Data provided »
──────────

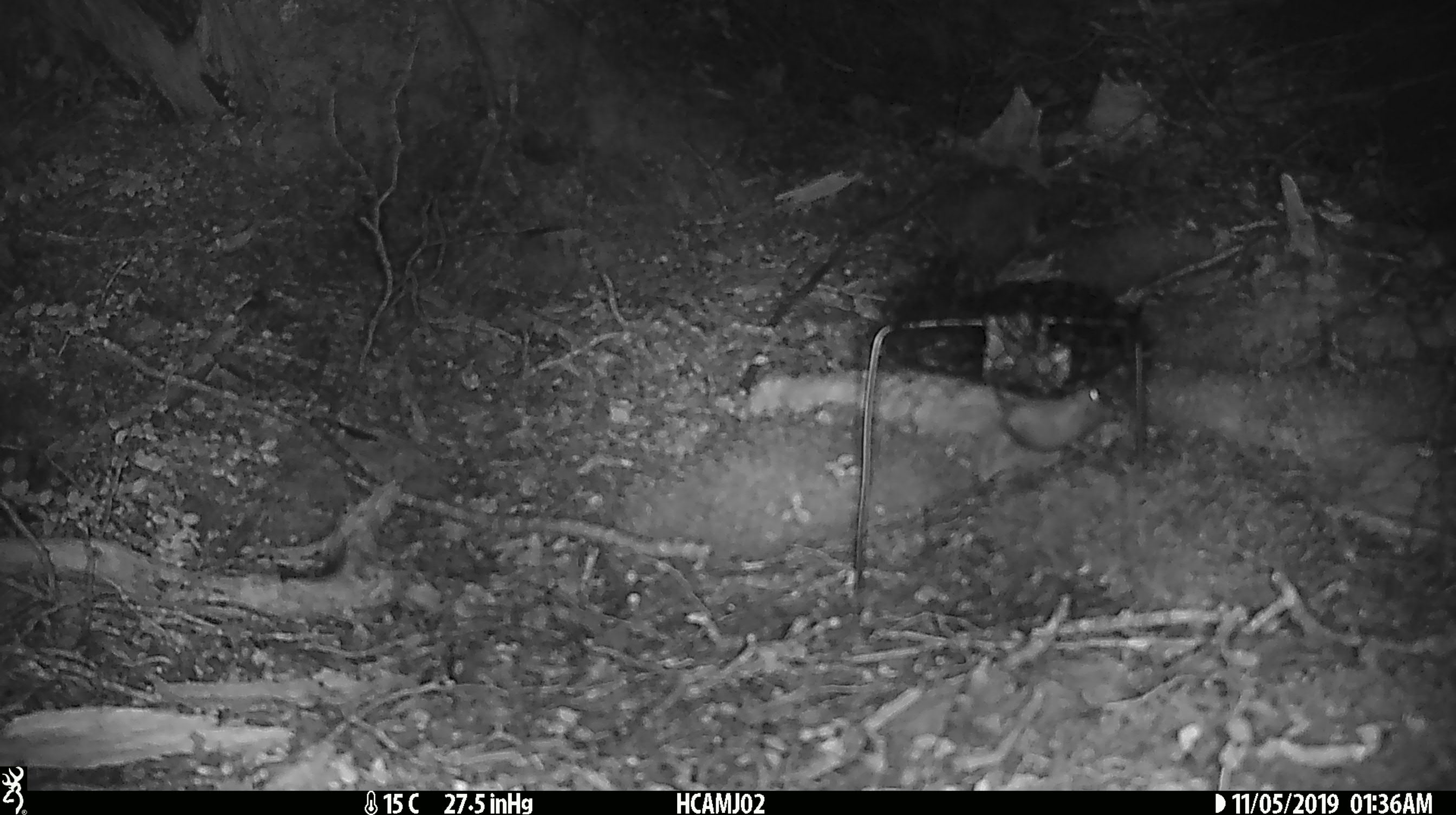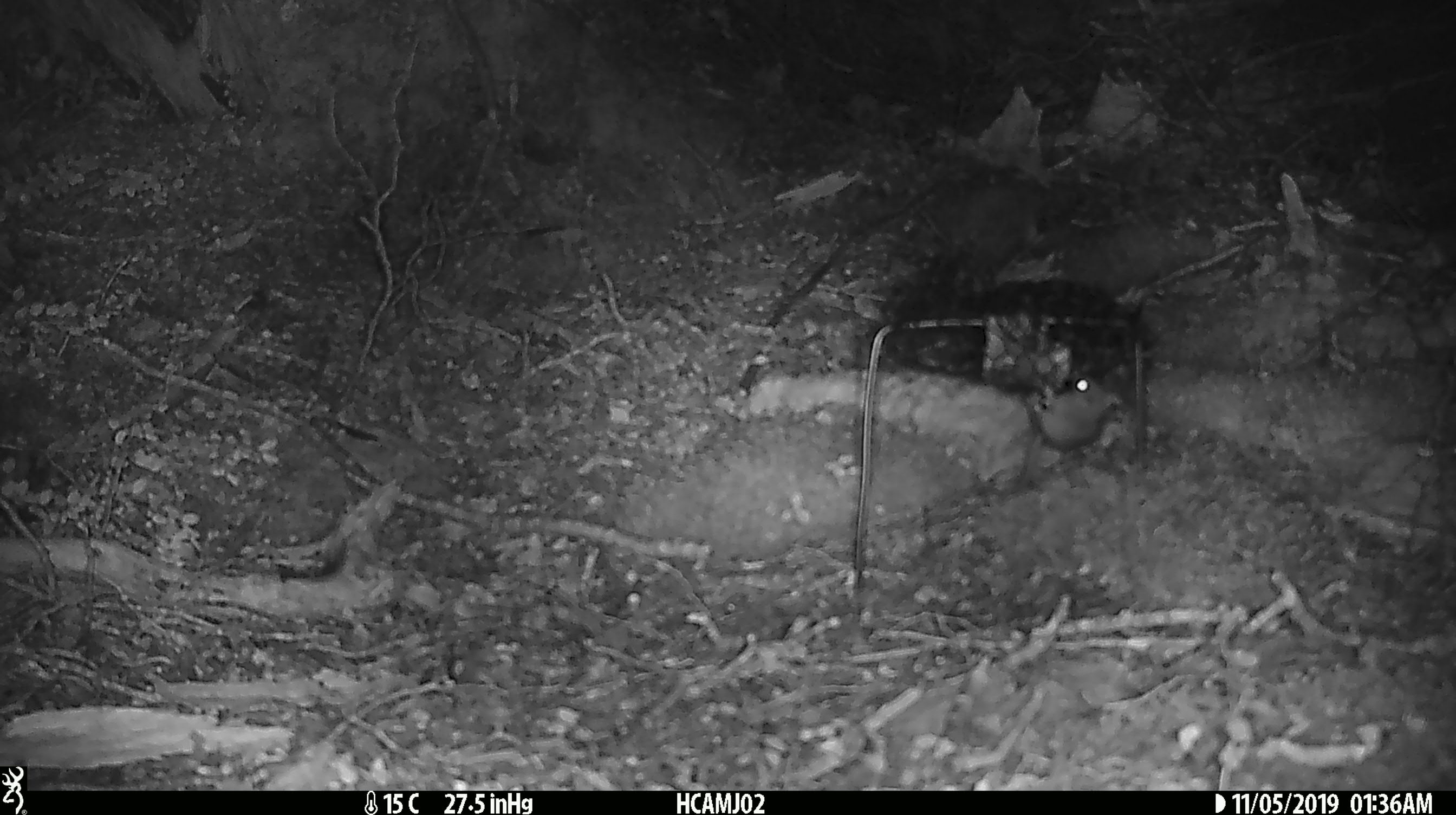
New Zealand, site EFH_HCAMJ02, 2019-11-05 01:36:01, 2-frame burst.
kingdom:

──────────

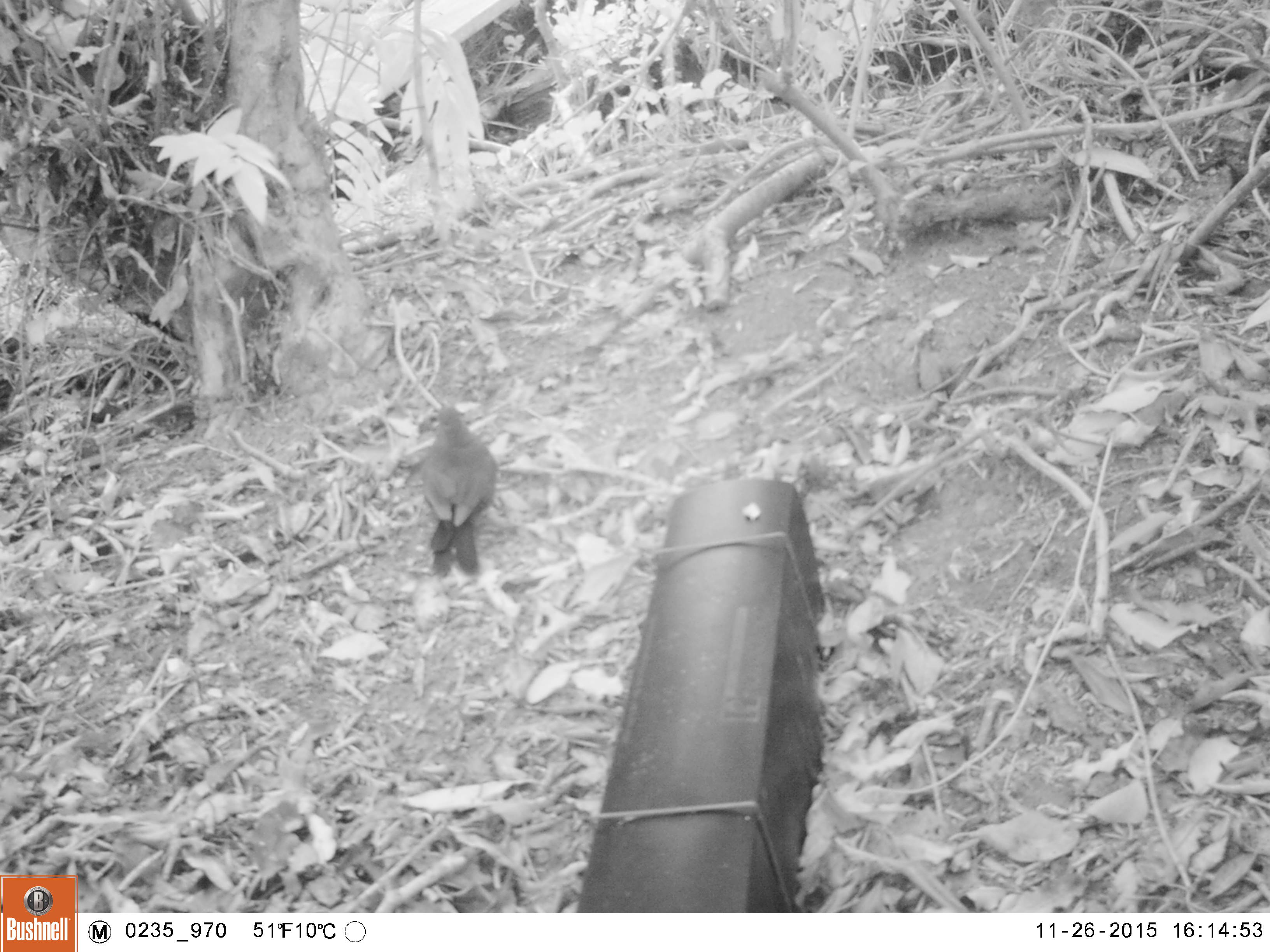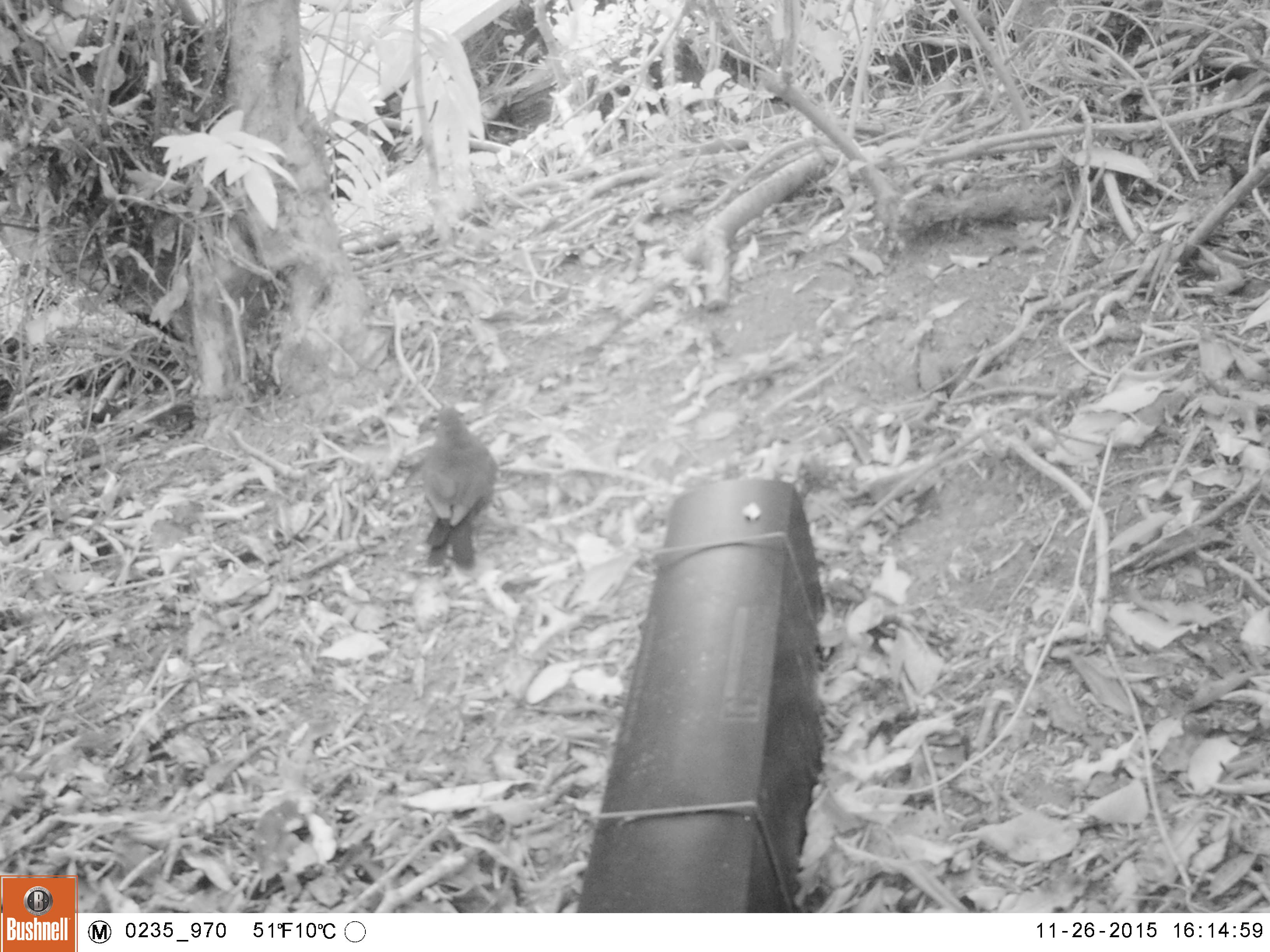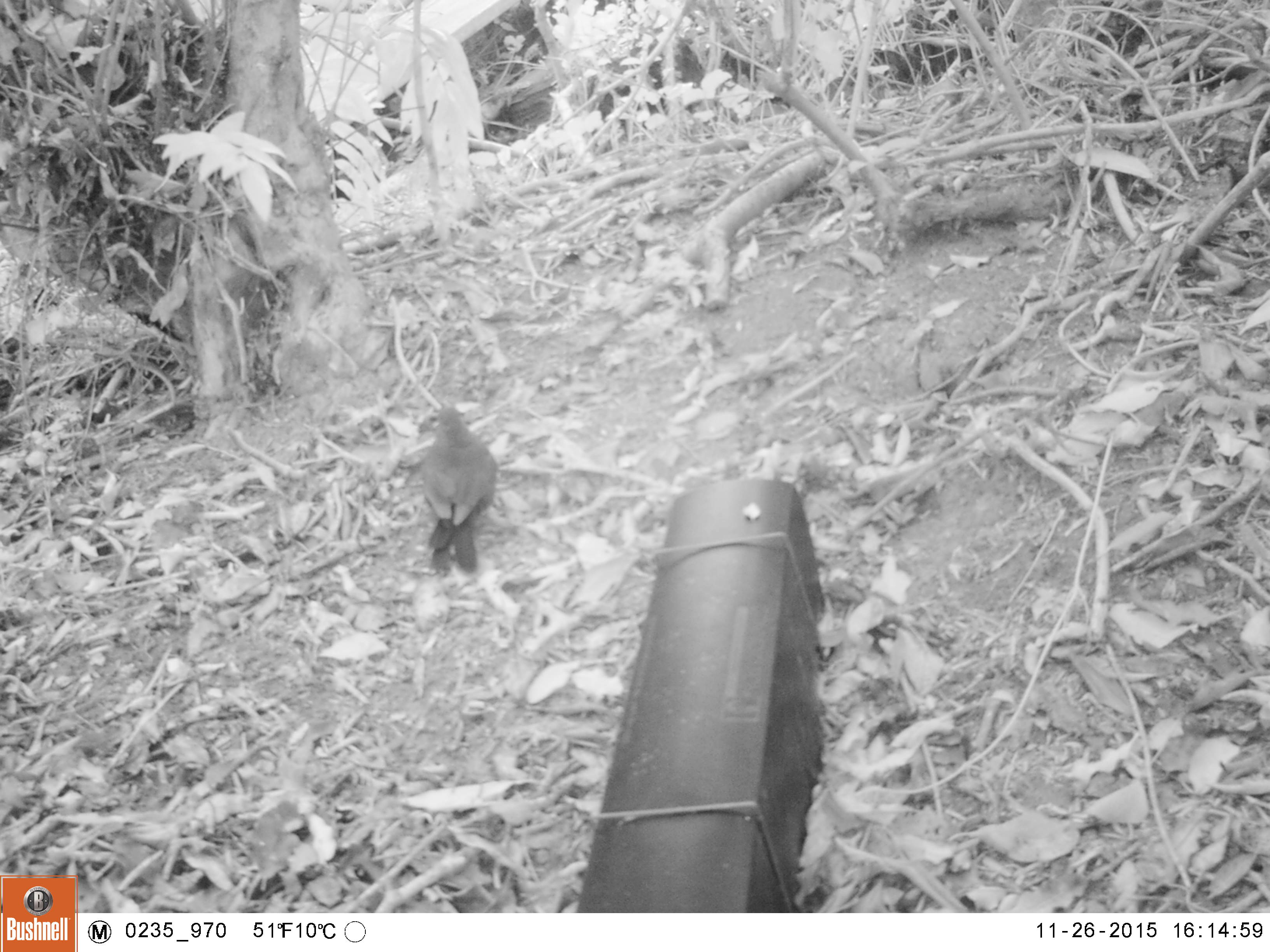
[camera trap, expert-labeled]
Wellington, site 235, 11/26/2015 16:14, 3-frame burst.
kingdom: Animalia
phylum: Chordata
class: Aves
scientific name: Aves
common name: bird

──────────

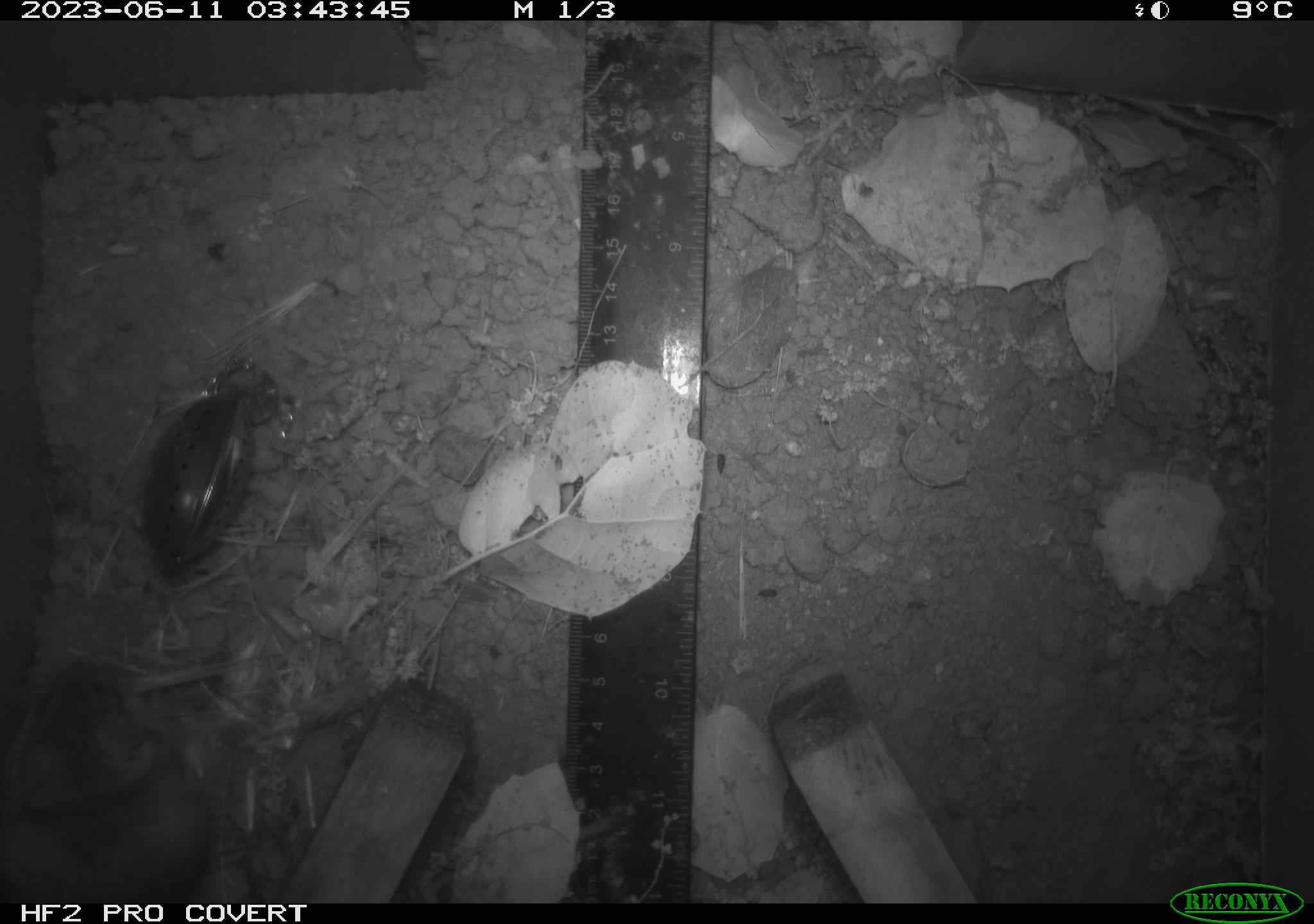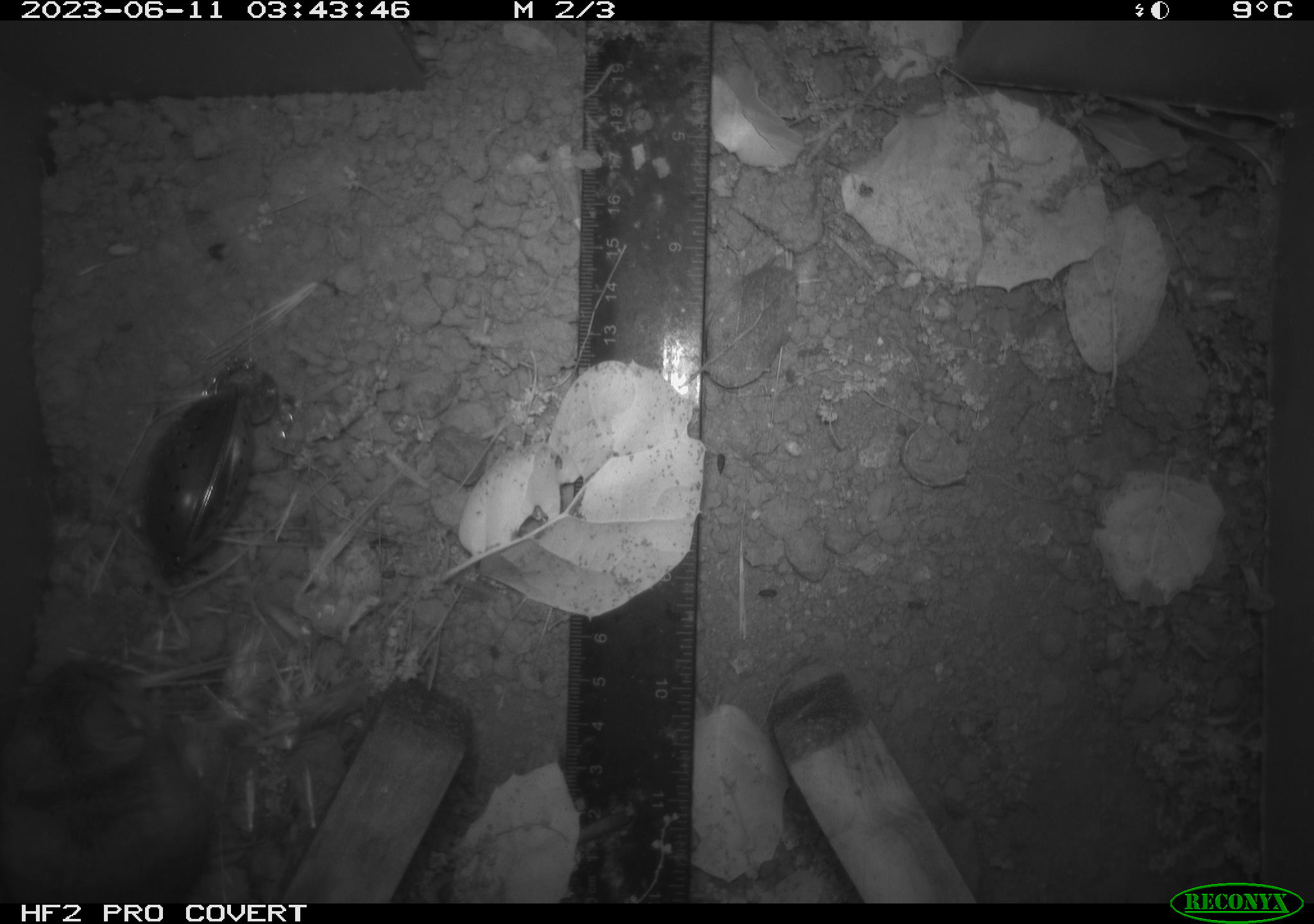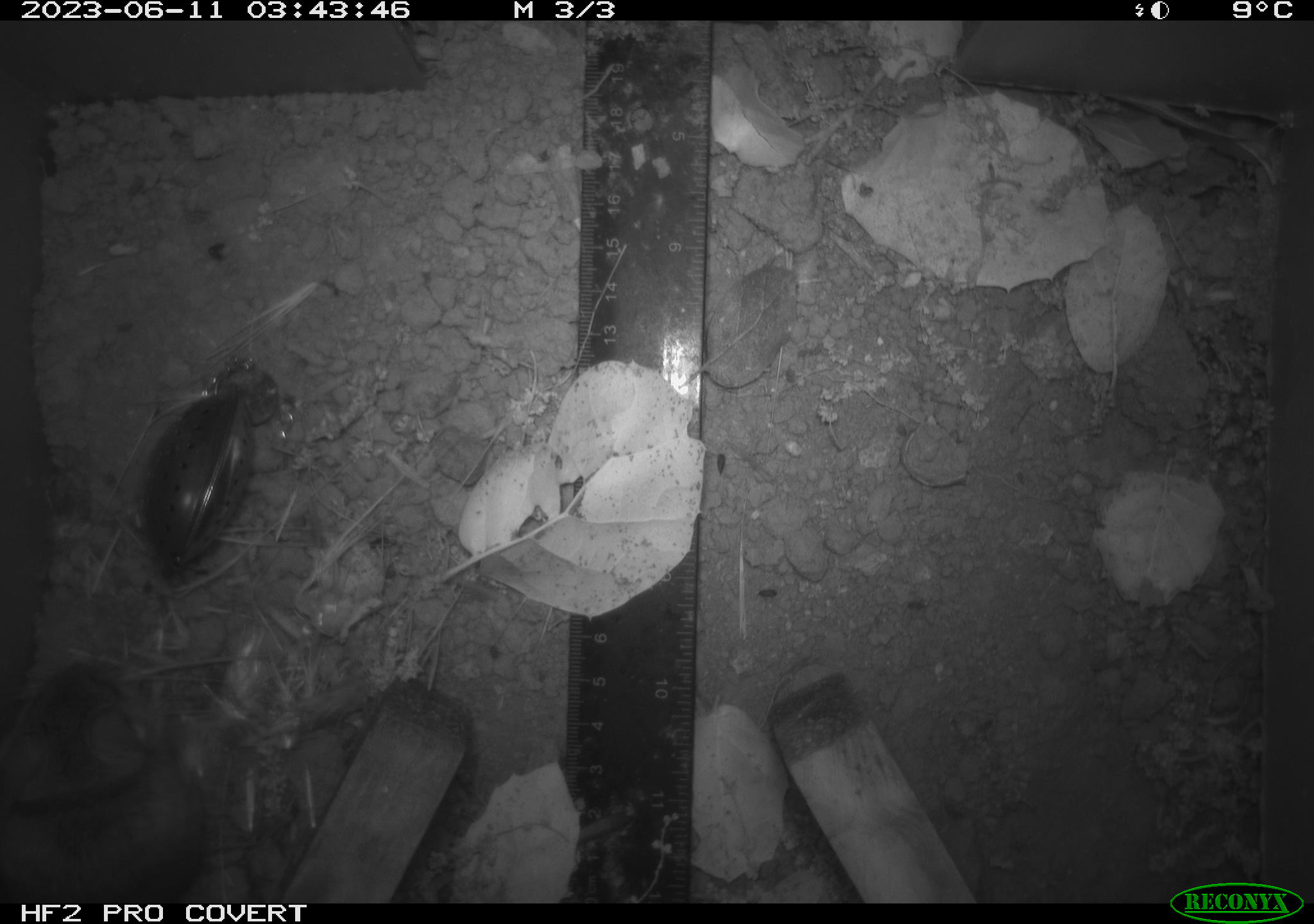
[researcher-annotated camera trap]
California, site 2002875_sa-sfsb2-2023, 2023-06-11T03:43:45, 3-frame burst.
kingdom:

──────────

Problem requirements »
Where a line of the data holds the word "site", copy that line.

Completed task »
New Zealand, site EFH_HCAMJ02, 2019-11-05 01:36:01, 2-frame burst.
Wellington, site 235, 11/26/2015 16:14, 3-frame burst.
California, site 2002875_sa-sfsb2-2023, 2023-06-11T03:43:45, 3-frame burst.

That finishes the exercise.